'''
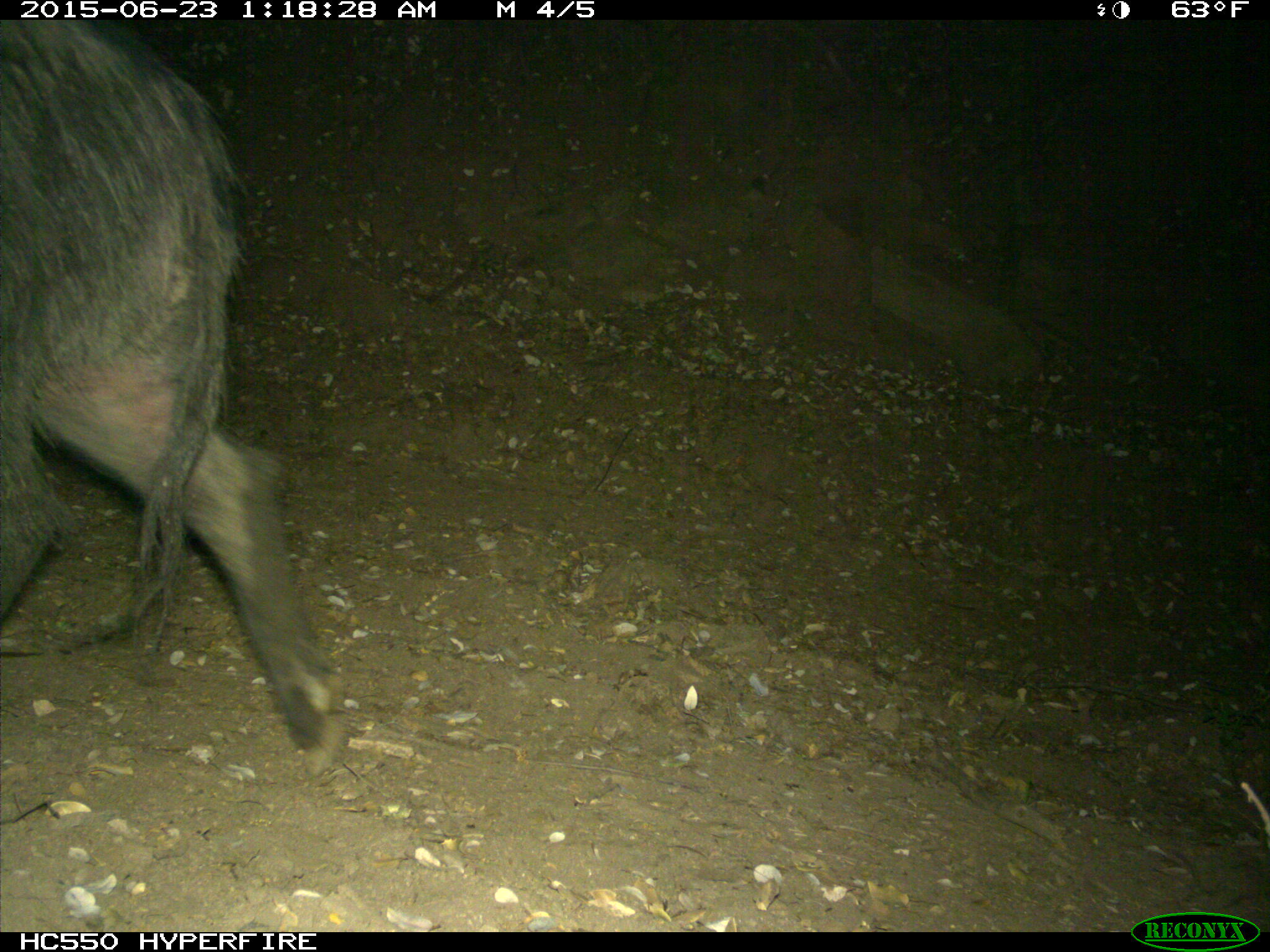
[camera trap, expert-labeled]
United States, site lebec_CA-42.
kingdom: Animalia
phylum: Chordata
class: Mammalia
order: Artiodactyla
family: Suidae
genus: Sus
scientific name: Sus scrofa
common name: wild boar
'''
▶ **EXERCISE**: Pictures stay out; repeat all the rest of the records exactly.

▶ **TASK RESULT**:
[camera trap, expert-labeled]
United States, site lebec_CA-42.
kingdom: Animalia
phylum: Chordata
class: Mammalia
order: Artiodactyla
family: Suidae
genus: Sus
scientific name: Sus scrofa
common name: wild boar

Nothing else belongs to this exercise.